Tarlson, by chance, was in the courtyard when the furor broke. He arrived below the Queen's tower in time to glimpse a winged monster dwindling against the moon, trailing a fine line as if trolling the night for invisible aerial fish. He studied its flight. The thing was bound toward the Gudbrandsdal.
"Gjerdrum!" he thundered at his son and squire, who accompanied him. "A horse!" Within minutes he galloped through the East Gate. He left orders for his company to follow. He might be chasing the wind, he thought, but he was taking action. The rest of the palace's denizens were squalling like old ladies caught with their skirts up. Those Nordmen courtiers! Their ancestors may have been tough, but today's crop were dandified cretins.
The Gudbrandsdal wasn't far on a galloping horse. Eanred plunged in afoot after tying his horse where others could find it. He discovered a campfire immediately. Drawing his sword, he stalked the flames. Soon, from shadow, he spied the winged thing talking with an old man bundled in a blanket. He saw no weapon more dangerous than the winged thing's dagger.

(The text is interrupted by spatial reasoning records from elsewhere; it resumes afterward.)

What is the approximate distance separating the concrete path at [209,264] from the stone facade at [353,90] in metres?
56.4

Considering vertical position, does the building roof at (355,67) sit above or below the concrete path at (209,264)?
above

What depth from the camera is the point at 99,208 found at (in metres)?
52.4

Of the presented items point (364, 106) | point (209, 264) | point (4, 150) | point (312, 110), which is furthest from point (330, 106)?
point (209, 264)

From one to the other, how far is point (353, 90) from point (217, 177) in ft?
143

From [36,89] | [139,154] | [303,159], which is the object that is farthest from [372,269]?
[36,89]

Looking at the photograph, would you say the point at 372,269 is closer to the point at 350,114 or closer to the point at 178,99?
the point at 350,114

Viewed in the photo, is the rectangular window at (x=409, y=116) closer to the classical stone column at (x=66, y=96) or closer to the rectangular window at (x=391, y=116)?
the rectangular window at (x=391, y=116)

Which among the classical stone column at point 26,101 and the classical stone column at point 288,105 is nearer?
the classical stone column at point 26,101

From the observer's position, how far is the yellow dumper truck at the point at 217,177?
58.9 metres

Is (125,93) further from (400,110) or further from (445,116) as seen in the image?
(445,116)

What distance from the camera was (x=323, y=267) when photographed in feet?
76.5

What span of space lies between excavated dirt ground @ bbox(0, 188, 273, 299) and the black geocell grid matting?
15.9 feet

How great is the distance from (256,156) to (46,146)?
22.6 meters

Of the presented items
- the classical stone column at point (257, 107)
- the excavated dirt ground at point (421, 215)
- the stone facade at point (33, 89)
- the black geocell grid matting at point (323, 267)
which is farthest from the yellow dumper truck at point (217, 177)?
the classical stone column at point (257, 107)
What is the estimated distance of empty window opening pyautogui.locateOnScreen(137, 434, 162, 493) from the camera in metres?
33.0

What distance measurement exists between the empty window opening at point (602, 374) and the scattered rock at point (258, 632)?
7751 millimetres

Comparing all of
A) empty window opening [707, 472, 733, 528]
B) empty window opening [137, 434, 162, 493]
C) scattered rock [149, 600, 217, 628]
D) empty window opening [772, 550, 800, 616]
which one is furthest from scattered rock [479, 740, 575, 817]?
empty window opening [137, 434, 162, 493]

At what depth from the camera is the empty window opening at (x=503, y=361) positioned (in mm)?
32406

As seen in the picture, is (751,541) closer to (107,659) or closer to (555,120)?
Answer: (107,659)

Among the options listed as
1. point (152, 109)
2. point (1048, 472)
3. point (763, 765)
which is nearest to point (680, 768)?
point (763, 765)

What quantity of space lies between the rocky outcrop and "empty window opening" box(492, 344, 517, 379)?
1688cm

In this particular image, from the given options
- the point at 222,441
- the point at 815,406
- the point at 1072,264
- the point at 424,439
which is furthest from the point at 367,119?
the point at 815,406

That dagger... It seemed to glow faintly. He strode toward the fire, demanded, "Where's the Prince?" His blade slid toward the throat of the old man.
His appearance didn't startle the two, though they shrank away. Neither replied. The winged man drew his blade. Yes, it glowed. Magic! Eanred shifted his sword for defense. This monstrous, reddish creature with the blade of pale fire might be more dangerous than he appeared.